Practical Implications and Experimental Analysis

The practical implications of this theoretical work include improved designs for watermarking schemes within LLMs that do not significantly degrade output quality, thereby maintaining the model’s utility while embedding detectable signatures. The authors further support their theoretical claims with empirical assessments on both synthetic and real-world LLM datasets (e.g., WaterBench), comparing against established methodologies such as red-green watermarking.
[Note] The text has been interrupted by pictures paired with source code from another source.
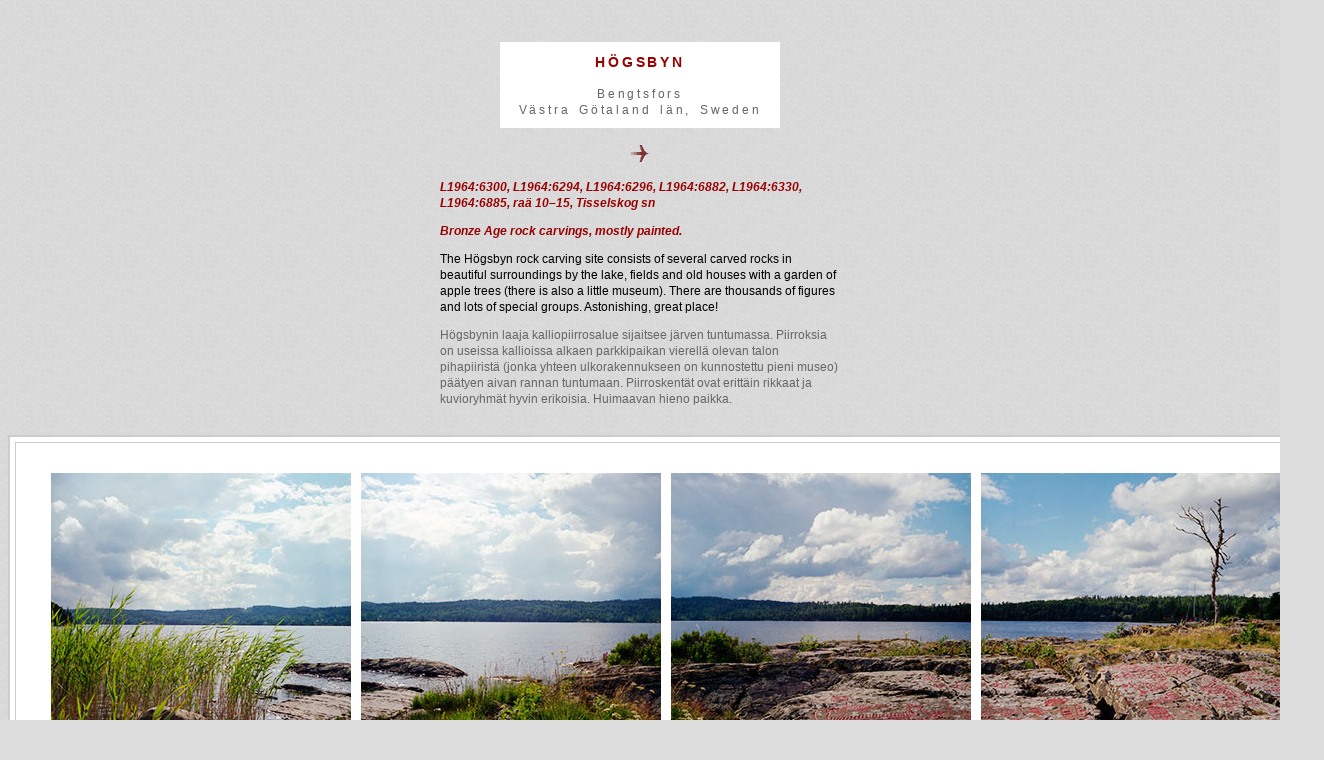

--- FILE ---
content_type: text/html
request_url: http://www.ismoluukkonen.net/kalliotaide/piirros/hogsbyn/hogsbyn.html
body_size: 2713
content:
<html>
<head>
<title>H&ouml;gsbyn</title>
<meta http-equiv="Content-Type" content="text/html; charset=ISO-8859-1">
<link href="../piirros.css" rel="stylesheet" type="text/css">
<style type="text/css">
<!--
body {
	background-color: #dddddd;
	background-image: url(../../../taus.gif);
}
-->
</style></head>

<body text="#333333" link="#333333" vlink="#333333" alink="#00FFFF">
<center>
  <p>&nbsp;</p>
 <table width="280" border="0" cellspacing="0" cellpadding="10">
    <tr>
      <td align="center" valign="middle" bgcolor="#FFFFFF"><p class="suomiOtsikko"><span class="valiotsikko">H&ouml;gsbyn</span></p>
        <p class="suomiOtsikko"><span class="suomi">Bengtsfors<br>
      V&auml;stra G&ouml;taland l&auml;n, Sweden</span></p></td>
    </tr>
  </table>
  <p><a href="hogsbyn2.html"><img src="../gogo.gif" alt="go" width="18" height="19" border="0"></a></p>
  <table width="400" border="0" cellspacing="0" cellpadding="0">
    <tr>
      <td><p class="english"><span class="numero">L1964:6300, L1964:6294, L1964:6296, L1964:6882, L1964:6330, L1964:6885,
        ra&auml; 10–15, Tisselskog sn</span></p>
<p class="english"><span class="numero">Bronze Age rock carvings, mostly painted.</span> </p>
        <p class="english">The H&ouml;gsbyn rock carving site consists of several carved rocks in beautiful surroundings by the lake, fields and old houses with a garden of apple trees (there is also a little museum). There are thousands of figures and lots of special groups. Astonishing,  great place!</p>
      <p class="suomi">H&ouml;gsbynin laaja kalliopiirrosalue sijaitsee j&auml;rven tuntumassa. Piirroksia on useissa kallioissa alkaen parkkipaikan vierell&auml; olevan talon pihapiirist&auml; (jonka yhteen ulkorakennukseen on kunnostettu pieni museo) p&auml;&auml;tyen aivan rannan tuntumaan. Piirroskent&auml;t ovat eritt&auml;in rikkaat ja kuvioryhm&auml;t hyvin erikoisia. Huimaavan hieno paikka.</p>        
      <p class="english">&nbsp;</p>      </td>
    </tr>
  </table>
  <table width="1230" border="2" cellpadding="30" cellspacing="5" bordercolor="#CCCCCC" bgcolor="#FFFFFF">
    <tr align="center" valign="middle">
      <td align="center" valign="middle"><img src="300px/2008-r16-07.jpg" width="300" height="300" hspace="5"><img src="300px/2008-r16-06.jpg" width="300" height="300" hspace="5"><img src="300px/2008-r16-05.jpg" width="300" height="300" hspace="5"><img src="300px/2008-r16-04.jpg" width="300" height="300" hspace="5"></td>
    </tr>
  </table>
  <p><a href="hogsbyn2.html"><img src="../gogo.gif" alt="go" width="18" height="19" border="0"></a></p>
  <p class="english"><a href="../index.html"><b>Scandinavian Rock Art</b></a><br>
    2008
  </p>
</center>
</body>
</html>


--- FILE ---
content_type: text/css
request_url: http://www.ismoluukkonen.net/kalliotaide/piirros/piirros.css
body_size: 2357
content:
.suomi {
	font-family: Arial, Helvetica, sans-serif;
	font-size: 12px;
	font-style: normal;
	font-weight: normal;
	color: #666666;
	line-height: 16px;
}
.english {
	font-family: Arial, Helvetica, sans-serif;
	font-size: 12px;
	font-style: normal;
	font-weight: normal;
	color: #000000;
	line-height: 16px;
}
.svenska {
	font-family: Arial, Helvetica, sans-serif;
	font-size: 12px;
	font-style: normal;
	font-weight: normal;
	color: #333333;
	line-height: 16px;
}
.englishHead {
	font-family: Arial, Helvetica, sans-serif;
	font-size: 27px;
	font-style: normal;
	font-weight: bold;
	color: #990000;
	line-height: 28px;
	letter-spacing: 0.3em;
	word-spacing: 0.3em;
	font-variant: normal;
	text-transform: uppercase;
}
.svenskaHead {
	font-family: Arial, Helvetica, sans-serif;
	font-size: 14px;
	font-style: normal;
	font-weight: bold;
	color: #333333;
	line-height: 20px;
	letter-spacing: 0.2em;
	word-spacing: 0.2em;
}
.suomiOtsikko {
	font-family: Arial, Helvetica, sans-serif;
	font-size: 14px;
	font-style: normal;
	font-weight: bold;
	color: #666666;
	line-height: 20px;
	letter-spacing: 0.2em;
	word-spacing: 0.2em;
}
.norskHead {
	font-family: Arial, Helvetica, sans-serif;
	font-size: 14px;
	font-style: normal;
	font-weight: bold;
	color: #963;
	line-height: 20px;
	letter-spacing: 0.2em;
	word-spacing: 0.2em;
}
.numero {
	font-family: Arial, Helvetica, sans-serif;
	font-size: 12px;
	font-style: italic;
	line-height: 16px;
	font-weight: bold;
	color: #900;
}
.valiotsikko {
	font-family: Arial, Helvetica, sans-serif;
	font-size: 14px;
	font-style: normal;
	line-height: 20px;
	font-weight: bold;
	color: #990000;
	text-transform: uppercase;
	letter-spacing: 0.2em;
	word-spacing: 0.2em;
}
.green {
	font-family: Arial, Helvetica, sans-serif;
	font-size: 12px;
	font-style: normal;
	font-weight: normal;
	color: #360;
	line-height: 16px;
}
.lista {
	font-family: Arial, Helvetica, sans-serif;
	font-size: 12px;
	line-height: 18px;
	font-weight: bold;
	color: #900;
}
.alue {
	font-family: Arial, Helvetica, sans-serif;
	font-size: 14px;
	font-style: normal;
	font-weight: bold;
	font-variant: normal;
	color: #063;
	text-transform: uppercase;
	letter-spacing: 0.2em;
	background-color: #FFC;
}
.kunta {
	font-family: Arial, Helvetica, sans-serif;
	font-size: 12px;
	line-height: 22px;
	font-weight: bold;
	color: #063;
	letter-spacing: 0.2em;
}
Empirical findings indicate that their proposed scheme aligns closely with theoretical optima, showcasing improved detection without increased text distortions in several benchmark tests. Moreover, they provide a comprehensive analysis of the CC watermark's performance under sequential text generation scenarios, suggesting effective deployment in real-world AI models where sequential token sampling is predominant.

Future Directions and Speculation

Following their detailed examination of one-shot watermarking tactics, the authors advocate for extending these strategies to multi-token scenarios. Such a step would entail developing sophisticated detection mechanisms that can operate efficiently without explicit knowledge of token distributions. Furthermore, the paper proposes that future endeavors should explore robustness against adversarial modifications and advanced embedding techniques that preserve text quality across a broader spectrum of applications.

In the emerging landscape of AI and machine-generated content, these contributions provide a foundation for both further theoretical exploration and practical implementations, promoting sustainable and secure practices in the rapidly evolving field of machine learning and natural language processing.